RICHMOND, Va. (WRIC) — Republican proposals to make mandates for masks and COVID-19 vaccines illegal forms of discrimination in Virginia were killed by a Senate panel along party lines.
The Virginia Senate General Laws and Technology Committee squashed two bills from state Sen. Amanda Chase (R-Chesterfield) on Wednesday that would have banned public places, including schools and businesses, from requiring masks or asking people to disclose their vaccination status to enter.
Sen. Chase presented the measures to the 15-member panel, which is made up of eight Democrats and seven Republicans, telling her colleagues that she wanted to get rid of the “one-size-fits-all” approach to masks and vaccines. The committee is controlled by Democrats because the party has a 21-19 majority in the Virginia Senate.
The GOP state senator introduced Senate Bill 582 to the panel first. The legislation would have prohibited schools, colleges and universities, businesses and other public places from requiring people to wear face coverings before entering or being served.
Chase called the legislation “a freedom of choice bill and a freedom to breathe bill” and told the committee it was not meant to weigh in on how effective masks are in preventing COVID-19 infections but about individual rights.
People who spoke in support of Chase’s bill at Wednesday’s meeting shared why they oppose wearing masks, some citing medical concerns, and times they said they felt discriminated against for not wearing one. A Spotsylvania man who said his wife is hearing impaired and needs to see his lips as he speaks to understand told the panel he has been refused service for not wearing masks.
After two speakers addressed their opposition to Chase’s bill, state Sen. Adam Ebbin (D-Alexandria) made a motion to “PBI” the bill, or pass it by indefinitely, a move Chase explained to the people listening in on the meeting.
“To clarify to the members who are tuning in that a PBI means they’re gonna pass by the bill indefinitely. Ultimately killing the bill. So a vote yes is to kill the bill,” she said.
Chase’s bill almost received unanimous support from Republicans on the committee, but state Sen. Siobhan Dunnavant (R-Henrico), an OB-GYN, did not vote on the motion. In the end, the Democratic-controlled panel voted 8-6 to kill the bill.
The next piece of legislation that Chase introduced, Senate Bill 548, would have made asking for a person’s vaccination status before they could enter a public place a form of illegal discrimination.
“I’m trying to be proactive to make sure that we don’t discriminate against people who make a conscientious decision not to get the vaccine. We need to respect people’s individual rights and choice,” Chase told the committee Wednesday.
Chase said that establishments don’t ask people to disclose whether they have been immunized for other diseases and shouldn’t be permitted to do so for the coronavirus vaccine. She claimed people being denied service at restaurants and other businesses because they don’t want to share their vaccination status is discriminatory and “must stop.”
Many of the same people who spoke in support of the first bill shared their thoughts on Chase’s second bill in front of the committee. There were claims that vaccines are not safe for all people, pointing to severe and rare reactions to the vaccine that people have experienced.
While she didn’t make a formal vote on the mask bill, Sen. Dunnavant said she supported Chase’s bill prohibiting businesses and other public places from requiring proof of vaccination. She said there are opportunities to encourage people to get vaccinated against COVID-19 but there shouldn’t “a litmus test to get into stores.”

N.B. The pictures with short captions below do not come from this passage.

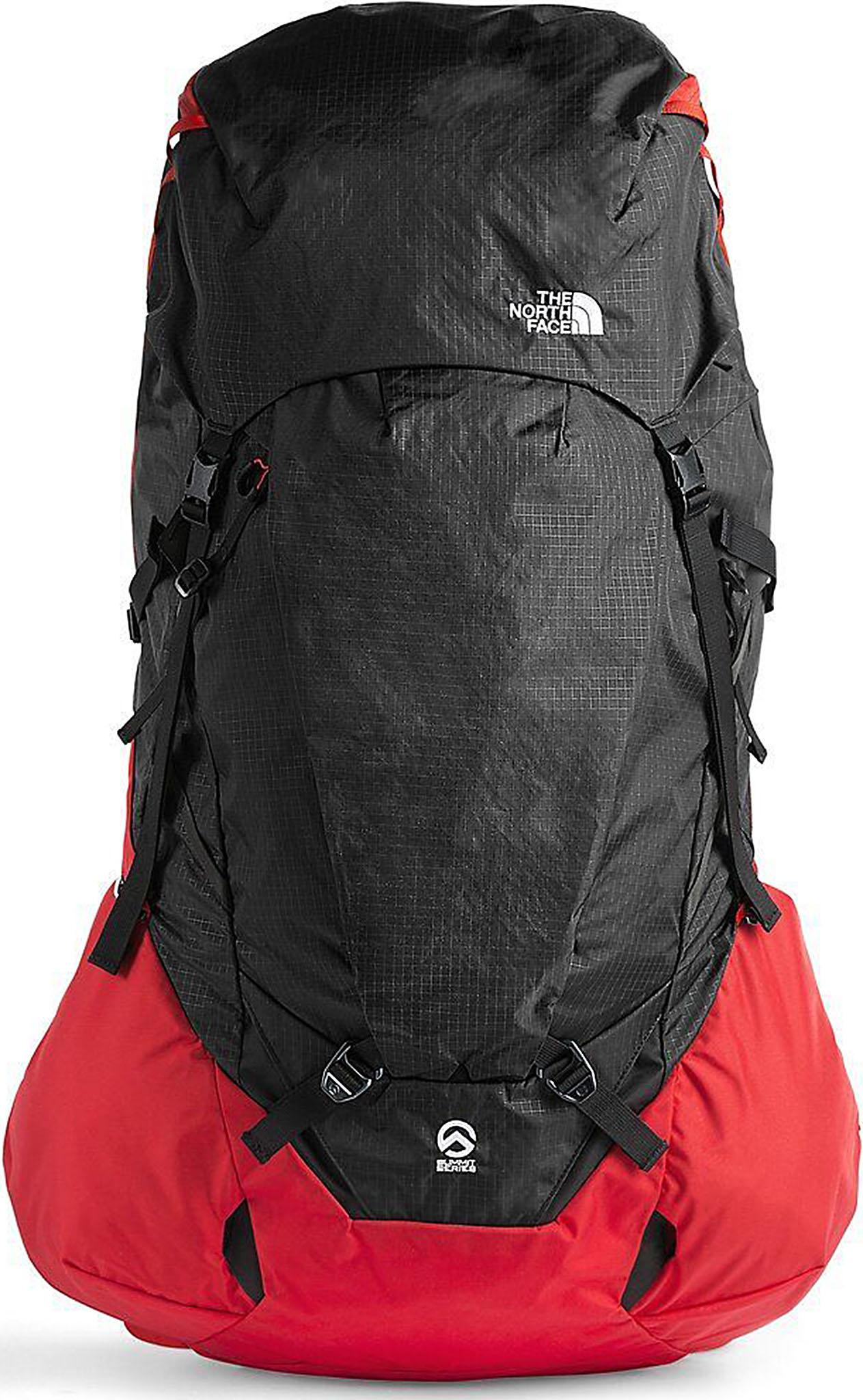 Product gallery image number 1 for product Prophet Alpine Backpack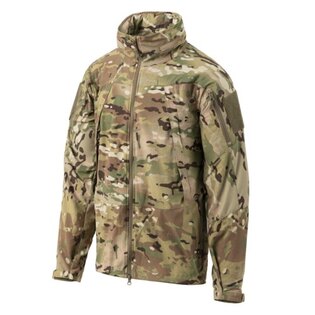 Троопер MK 2 Helikon-Tex® / Multicam® яке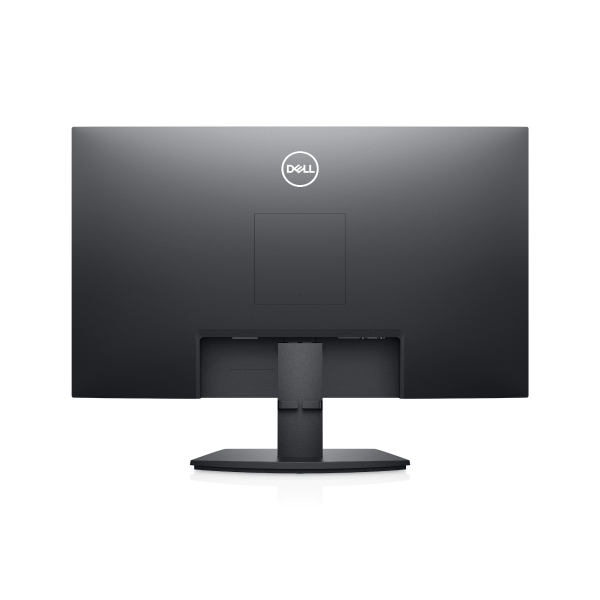 DELL SE2722H 27" 8MS 1920x1080 VGA/HDMI VESA SİYAH FULL HD MONITOR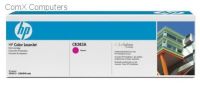HCB383A HP 824A Magenta LaserJet Toner Cartridge
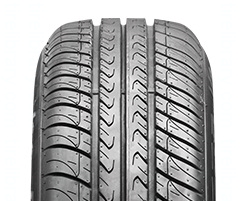 CITY STAR V2 (TRAILER)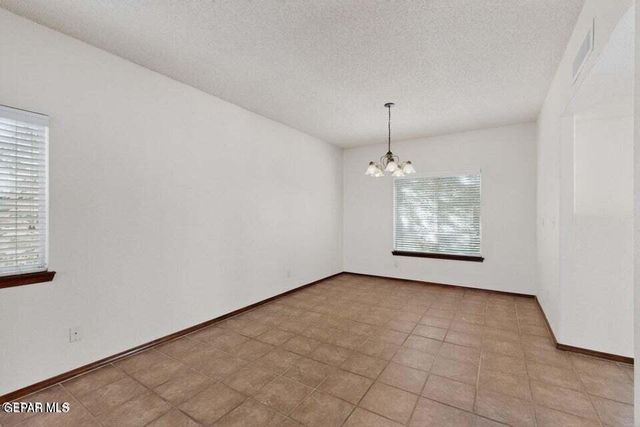 856 MARIMBA Drive, El Paso, TX 79912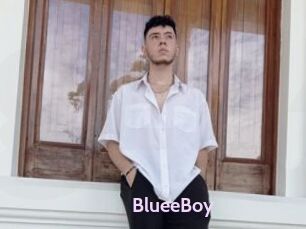 BlueeBoy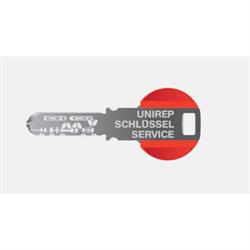 UNIREP Schlüsselservice GmbH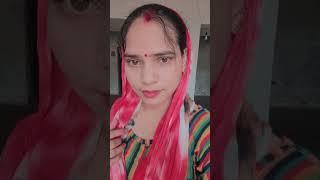 sas ko bas me krne ke teen tareeke #funny #comedy #comedymomen anju sharma Saurabh sharma video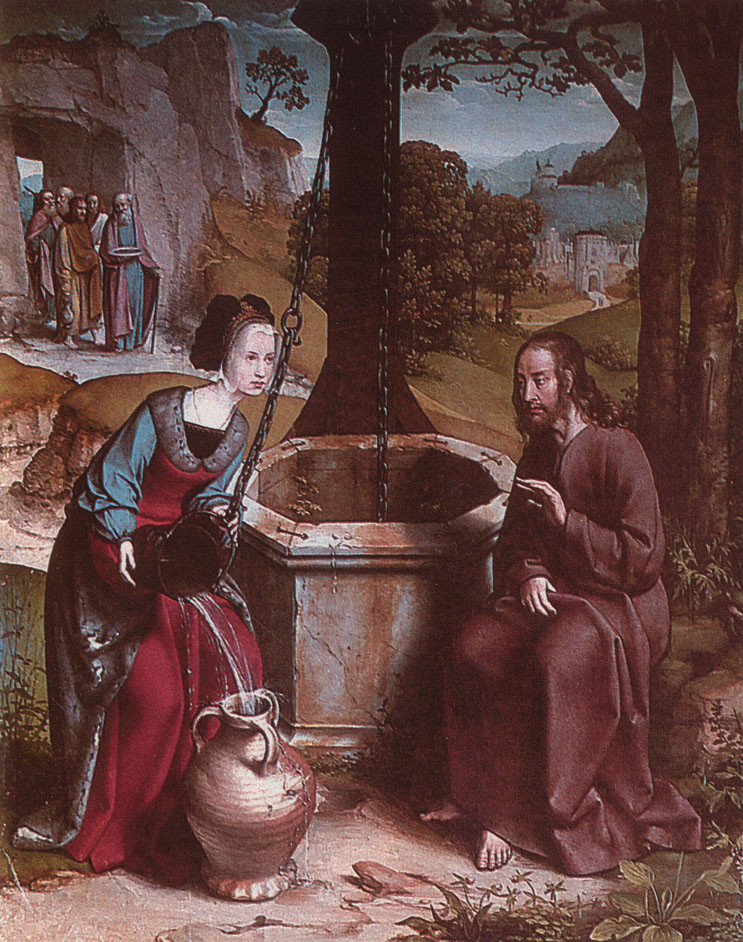 Jan_Joest_Jezus_a_samariai_asszonnyal_beszelget_Jakob_kutjanal.jpg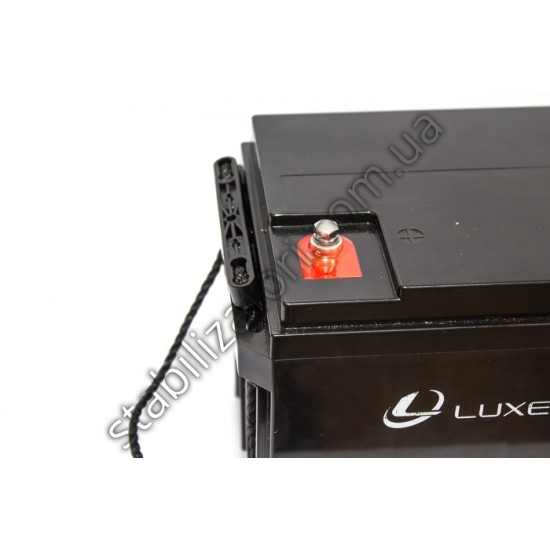 LUXEON LX12-65MG фото товара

“You cannot have somebody have to report medical information or the lack of that information without impinging upon their privacy rights,” Dunnavant said before making a motion to report the bill out of committee. “Having a threshold where you have to show verification of a vaccination or explain to a restaurant owner why you have a medical exemption is above and beyond any expectation of HIPAA [the Health Insurance Portability and Accountability Act of 1996] or privacy.”
When it came time to vote, the committee rejected the bill with all eight Democrats voting against and all seven Republicans voting in support of the legislation.
The GOP support for Chase’s bills come nearly a year after three Republican state senators voted with Democrats to formally censure her in the chamber after comments she made in support of rioters who attacked the U.S. Capitol on Jan. 6.